Koster apartó el plato del borde de la mesa y tomó otro sorbo de vino. Luego apuró la copa entera.

—Más adelante —continuó Sajan—, cuando Franklin estaba viviendo en Londres y su hermana Jane le escribió para darle una buena noticia sobre sus nietos, él contestó: «Esto me trae a la memoria a mi hijo Franky; aunque hace treinta y seis años que ha muerto, rara vez he conocido a alguien que tuviera las mismas cualidades, y sigo suspirando cuando pienso en él». ¡Esto después de treinta y seis años! Irónicamente, ya se había referido a la muerte de los niños, tras la defunción del hijo de un vecino. «¡Qué singulares articulaciones y bisagras se mueven de un lado a otro en nuestras extremidades!», había escrito. «¡Qué inconcebible diversidad de nervios, venas, arterias, fibras y pequeñas partes invisibles hay en todos los miembros!» Y se preguntaba cómo era posible que «un Dios bueno y misericordioso produjera millares de máquinas tan exquisitas sin darles otro fin que descansar en las oscuras cámaras de la tumba».

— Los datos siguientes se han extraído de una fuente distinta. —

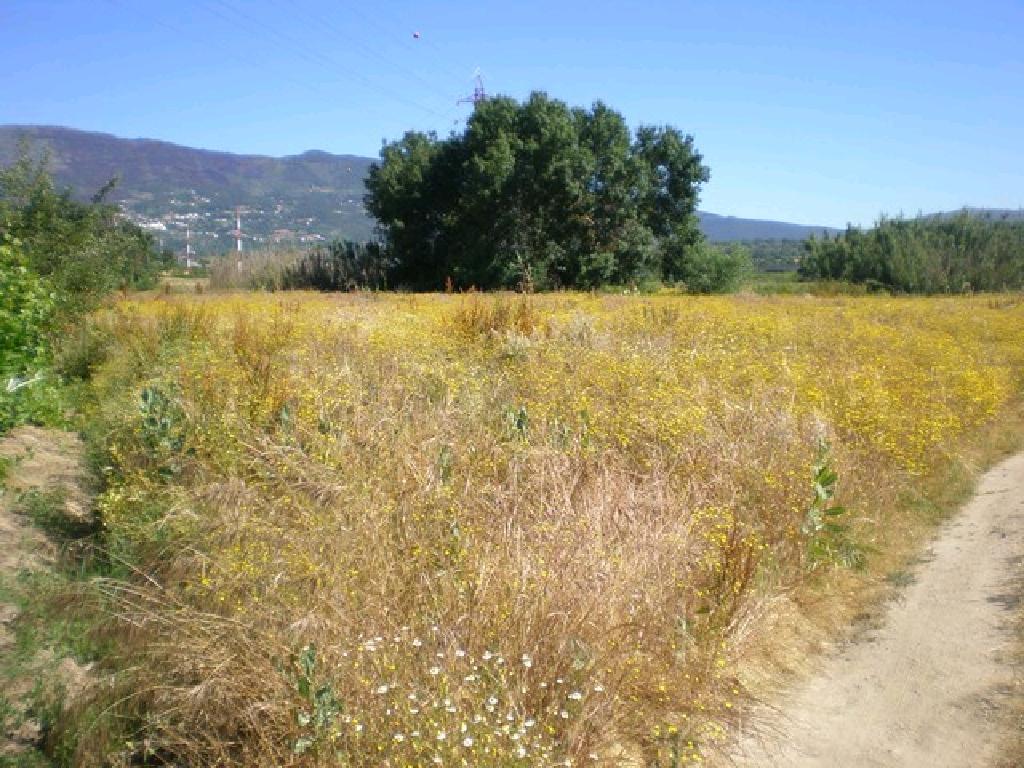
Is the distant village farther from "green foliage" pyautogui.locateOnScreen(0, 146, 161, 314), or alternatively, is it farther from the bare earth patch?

—¿Has aprendido de memoria esos pasajes? ¿Por qué me cuentas todo esto?

Sajan apartó la mirada y dijo:

—¿Cómo murió tu hijo?

—Ya te lo he dicho. Murió en la cuna.

Ella asintió.

—¿Y cuáles eran las posibilidades de que eso ocurriera?

Koster miró las espinas del pescado desperdigadas por el plato.

—Veinte mil a una —contestó—. Estadísticamente hablando, no debería haber pasado.

—Pero pasó. Y Mariane también murió. —Sajan levantó la mano para llamar al camarero—. ¿Sabes lo que decía? Me refiero a Franklin. Cuando pensaba en la muerte de su hijo.

Koster observó al camarero que se acercaba y puso un billete sobre la mesa. Meneó la cabeza.

—«Cuando la naturaleza nos dio lágrimas, nos dio permiso para llorar» —Sajan le dio una tarjeta de crédito al camarero. A continuación esbozó una sonrisa forzada y dijo—: Ya es hora, ¿verdad, Joseph?